In some cases, it is to capitalize on rapid technological advancements and the feeling that employees need to be retrained more often than in the past. But it’s also because there’s a bit of an arms race between major employers to offer educational benefits and a post-pandemic rethinking by many workers about what they want out of their jobs.
“It’s an employee market — employees are looking for something different from employers,” Catrina Ward, director of the nonprofit Jobs for the Future, told a panel at the SXSW EDU conference in Austin this week. “Half of American workers right now — that’s 100 million workers — believe they’re going to need some sort of new skill set in the next five years to get ahead in their careers. And they want that learning to come not only from traditional educational sources, but also from their employer.”
During the panel, representatives from Sam’s Club, JP Morgan Chase & Co., and the certification platform Degreed highlighted the trends they see in workplace learning. Amongst them:
Workers will learn that is directly linked to jobs. “If it doesn’t lead to a job, it means nothing to that employee,” said Kim Gregorie, executive director of Learning & Talent Solutions at JPMorgan Chase.

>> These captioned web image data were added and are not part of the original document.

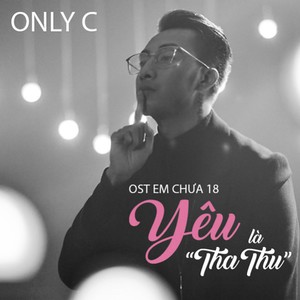 Yeu La Tha Thu (From "Em Chua 18")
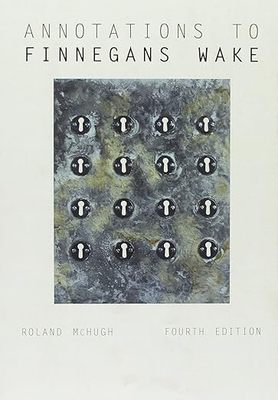 【3-6周达】英文原版 Annotations to Finnegans Wake... 9781421419077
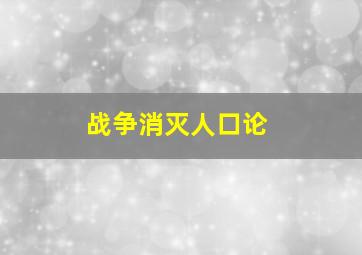 战争消灭人口论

Data will play a greater role. Employers are increasingly using human capital management systems to document employees’ skills and help match what they can do with other opportunities that may arise within the organization, added Gregorie, who expects that trend to grow. .

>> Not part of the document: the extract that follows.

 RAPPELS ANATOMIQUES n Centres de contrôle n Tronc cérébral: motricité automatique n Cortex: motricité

Companies will move away from the classroom model in favor of a mobile approach to education. Sam’s Club can provide some training on handhelds while employees work in the stores, noted Jennifer Buchanan, a global learning and talent development executive at the retail giant. She expects more companies to move to that model and move away from the idea of meeting in classrooms for training at set times.
Degrees get shorter and stackable. Employers are looking for more short courses and programs for employers so they can gain new skills without leaving their jobs. Buchanan of Sam’s Club predicted that so-called “stackable” degrees — short certificates that can be taken in order to count to a greater extent — will grow because of this.
Skills become king. As companies get better at measuring and tracking skills, education origins will matter less, argued Janice Burns, chief people officer at Degreed. “It’s no longer about who you know and what you know, but about what you can do,” she said.
It’s important to note that these are trends according to major employers – and it’s a vision that companies want to see most, not necessarily what employees would want most. For example, employees may prefer more options that could lead to them switching to other companies or industries, although a company is less likely to offer such an advantage.
Correction: This article originally had the title of Janice Burns of Degreed wrong.